Today we read from John 12:1-8:
Six days before the Passover, Jesus therefore came to Bethany, where Lazarus was, whom Jesus had raised from the dead. So they gave a dinner for him there. Martha served, and Lazarus was one of those reclining with him at table. Mary therefore took a pound of expensive ointment made from pure nard, and anointed the feet of Jesus and wiped his feet with her hair. The house was filled with the fragrance of the perfume. But Judas Iscariot, one of his disciples (he who was about to betray him), said, “Why was this ointment not sold for three hundred denarii and given to the poor?” He said this, not because he cared about the poor, but because he was a thief, and having charge of the moneybag he used to help himself to what was put into it. Jesus said, “Leave her alone, so that she may keep it for the day of my burial. For the poor you always have with you, but you do not always have me.”
There’s a lot that we can unpack in this passage, but I want to focus on Mary’s devotion to Jesus. He has raised her brother Lazarus from the dead, and now He has come to their home. And what is Mary’s response? Pure thankfulness.
She takes this perfume and anoints Jesus, then she wipes His feet with her hair. It is an act of pure, humble, devotion and love. You could argue it’s nearly humiliating to do this. But she doesn’t care. She is so thankful to Jesus for what He has done for her, for your family. Her heart overflows with thanksgiving for the work of Jesus in her life.
And contrast that with the grumbling of the disciples. Judas speaks here, but the other gospels allude that he is merely speaking up for everyone. (Though John does give us a little insight in Judas’ character. His motives weren’t pure. Neither are ours, all the time.) They all thought that this was a waste of resources. They could have done something with it.
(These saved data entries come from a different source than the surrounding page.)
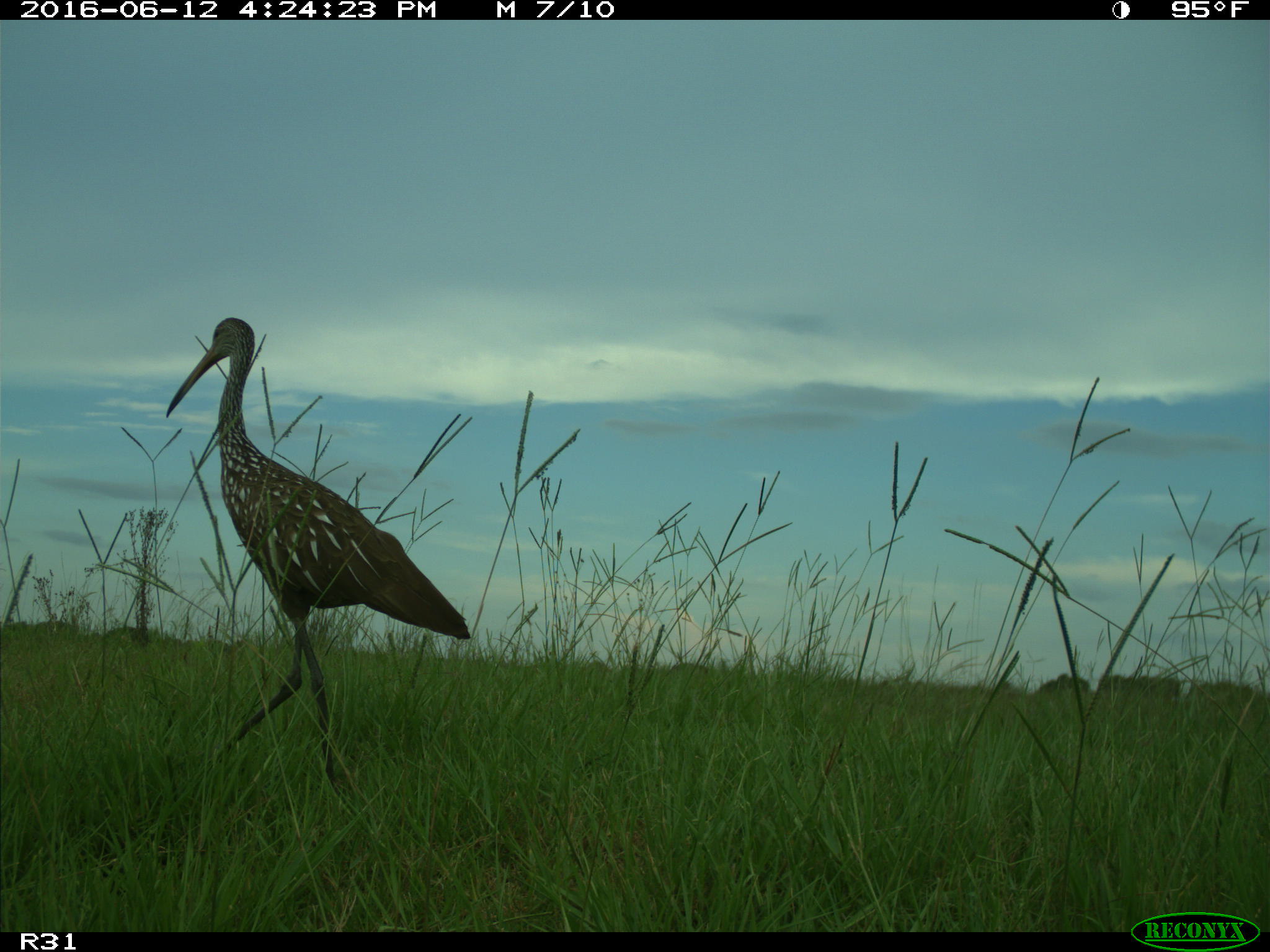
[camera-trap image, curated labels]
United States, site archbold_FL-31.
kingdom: Animalia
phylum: Chordata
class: Aves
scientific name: Aves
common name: birds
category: unidentified bird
Unidentified bird (birds) (Aves).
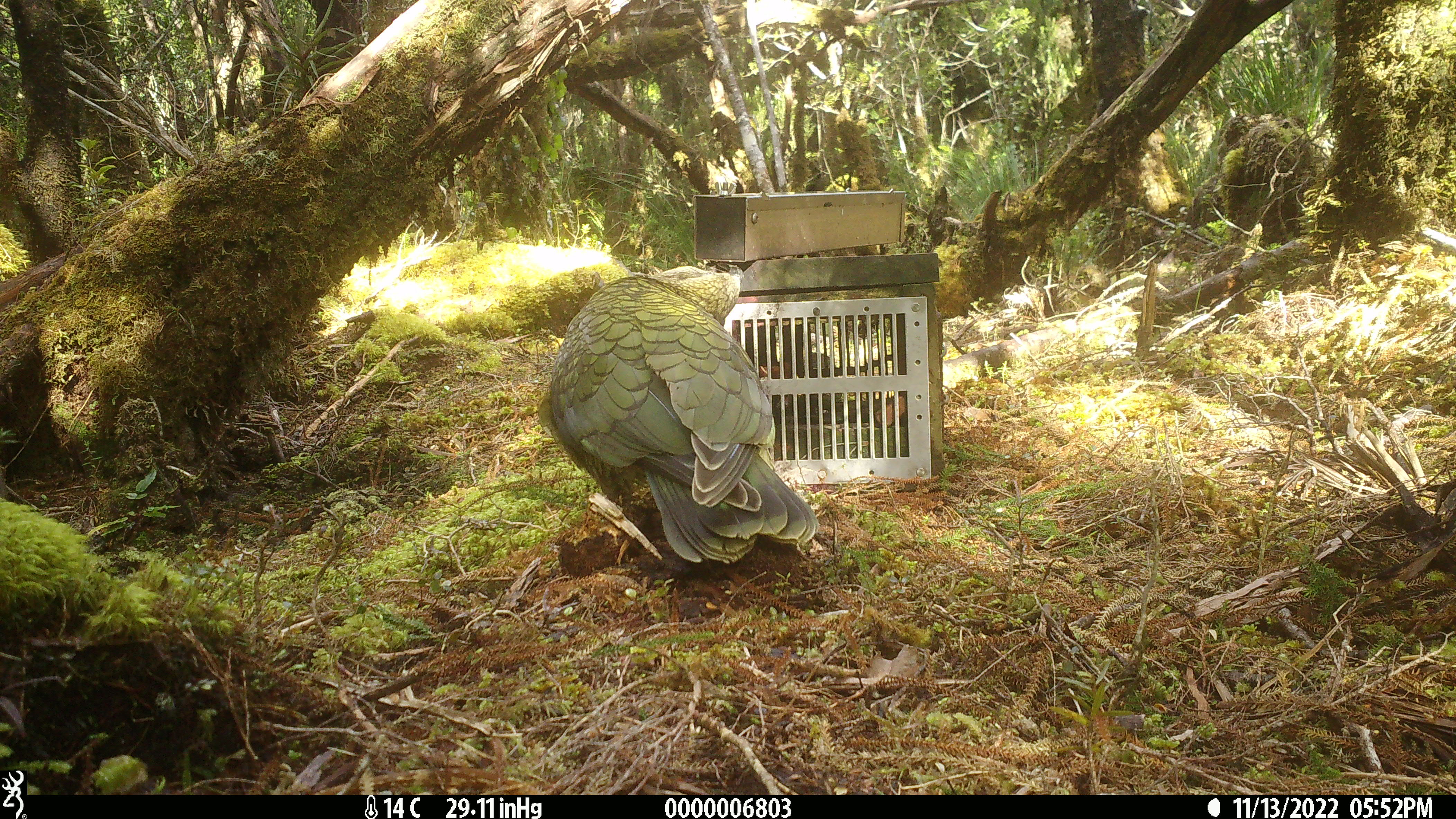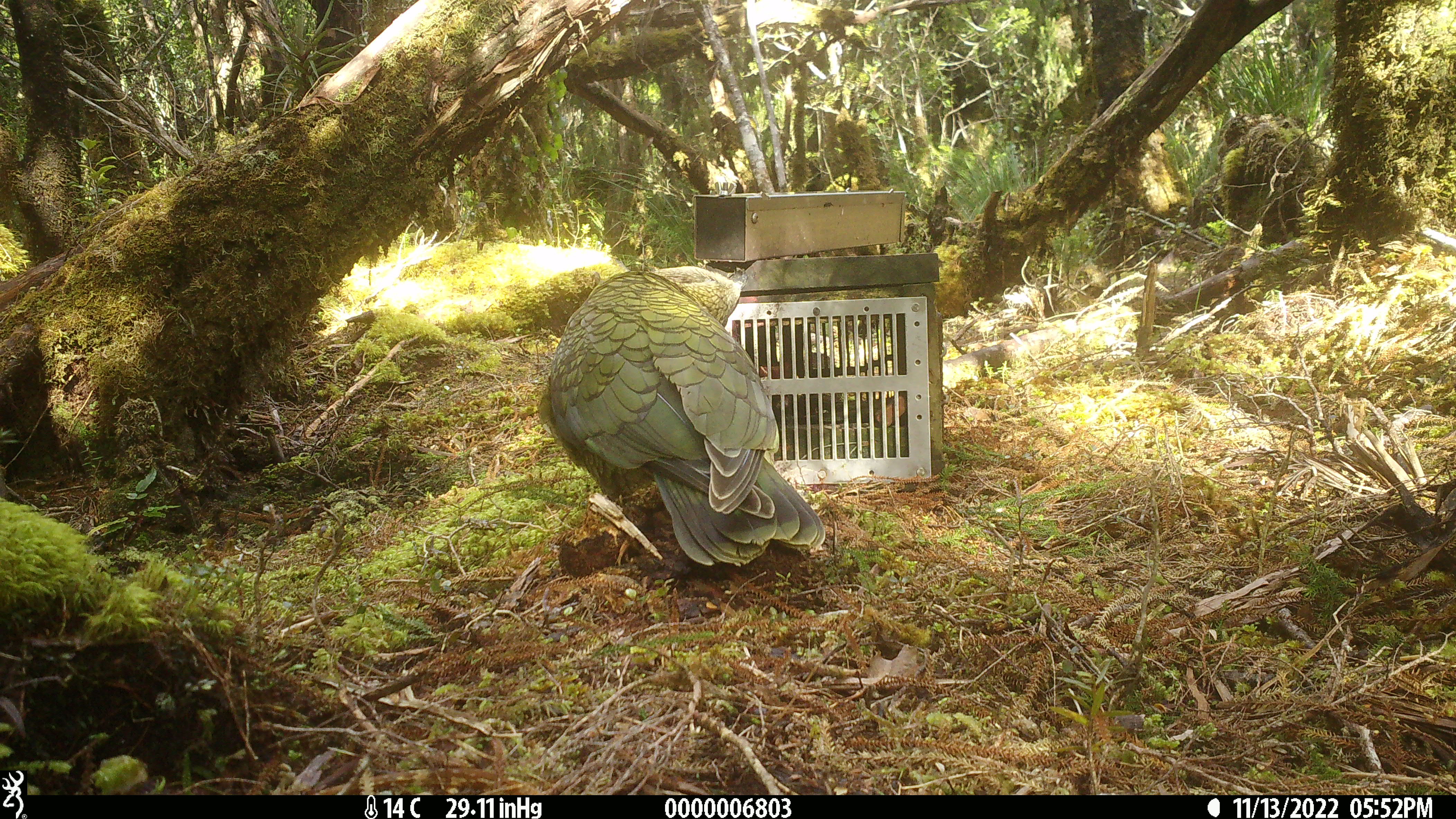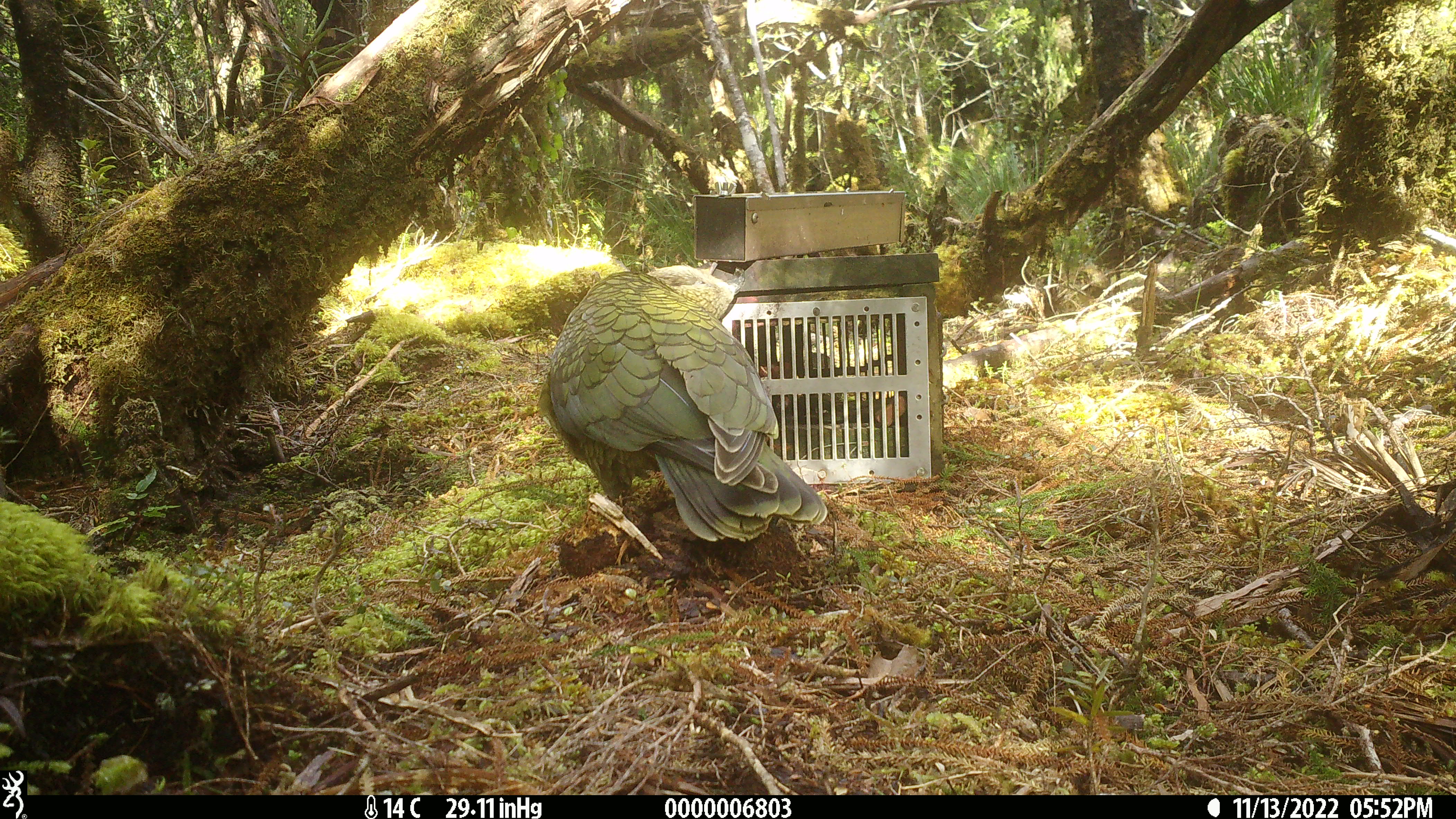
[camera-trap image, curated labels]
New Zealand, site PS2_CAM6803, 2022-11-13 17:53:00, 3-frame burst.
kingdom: Animalia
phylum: Chordata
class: Aves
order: Psittaciformes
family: Strigopidae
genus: Nestor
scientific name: Nestor notabilis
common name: kea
And Jesus says this – you won’t always have me with you. Be thankful. Be thankful. That’s our first job today. To be thankful.
Your first job today is to be thankful. Before you go. Before you serve. Your first just to merely be thankful for what God has done for you.
Then, with thankful hearts, go and serve. But, first, we must give thanks. We must. For true service comes from there. From a thankful heart.
Today, are we thankful? That’s our first job.